Auto-Optimization Pass (Experimental)

Like Simplify Pipeline, auto-optimization is a set of passes applied on an SDFG in a specific order. The goal of this pass is to provide automatic optimization heuristics. This includes finding parallelism in programs, optimizing common performance pitfalls (such as excessive allocation/deallocation), finding fast library implementations (e.g., BLAS-optimized routines for linear algebra operations), and more.

Warning

Auto-optimization depends on the graph and the target platform. As it is still an experimental feature, it is not applied automatically on every graph and may break correctness of certain programs, so use it with caution.

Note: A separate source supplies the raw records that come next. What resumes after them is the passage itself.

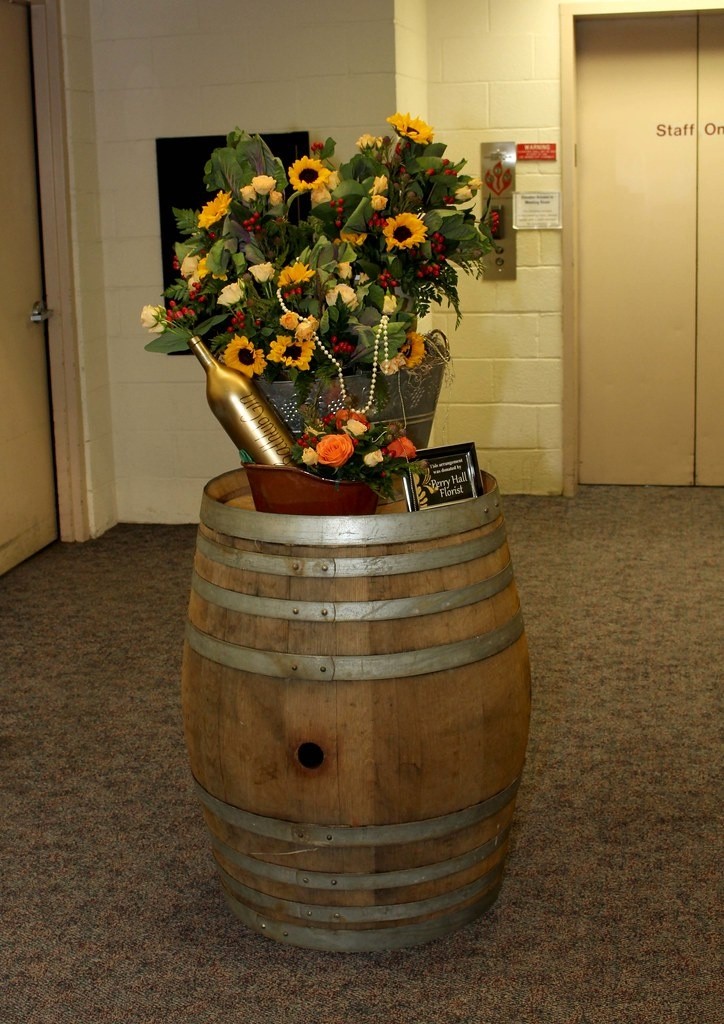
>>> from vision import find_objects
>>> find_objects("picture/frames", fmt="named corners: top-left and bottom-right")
top-left (401, 440), bottom-right (483, 512)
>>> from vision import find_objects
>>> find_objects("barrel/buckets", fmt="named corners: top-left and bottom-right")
top-left (184, 456), bottom-right (531, 954)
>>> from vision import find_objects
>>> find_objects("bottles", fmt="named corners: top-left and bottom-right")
top-left (186, 334), bottom-right (305, 469)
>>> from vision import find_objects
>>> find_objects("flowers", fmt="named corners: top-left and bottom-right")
top-left (293, 411), bottom-right (415, 494)
top-left (136, 112), bottom-right (503, 379)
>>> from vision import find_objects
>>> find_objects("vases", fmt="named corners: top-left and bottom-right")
top-left (244, 354), bottom-right (449, 459)
top-left (241, 462), bottom-right (378, 515)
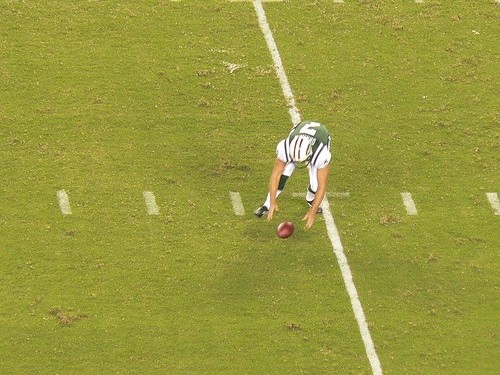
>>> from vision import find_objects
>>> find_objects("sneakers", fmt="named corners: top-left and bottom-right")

How to trigger auto-optimization

There are several ways to invoke auto-optimization. First, you can configure it to run on any program in .dace.conf under optimizer.autooptimize (or setting the DACE_optimizer_autooptimize environment variable to 1). Another way to do so is on the @dace decorator, as shown below:

import dace

@dace.program(auto_optimize=True, device=dace.DeviceType.GPU)
def hello_world(A, B):
    return A @ B

Lastly, it can be triggered on arbitrary SDFGs by calling the auto-optimization pass:

import dace
from dace.transformation.auto import auto_optimize as aopt

opt_sdfg = aopt.auto_optimize(sdfg, dace.DeviceType.CPU)

What does the pass contain?

The auto-optimization pass (auto_optimize()) includes the following transformations, applied in this order:

  • Loop-to-map conversion (auto-parallelization): LoopToMap
  • Simplify Pipeline
  • Multi-dimensional MapCollapse to parallelize across multiple dimensions.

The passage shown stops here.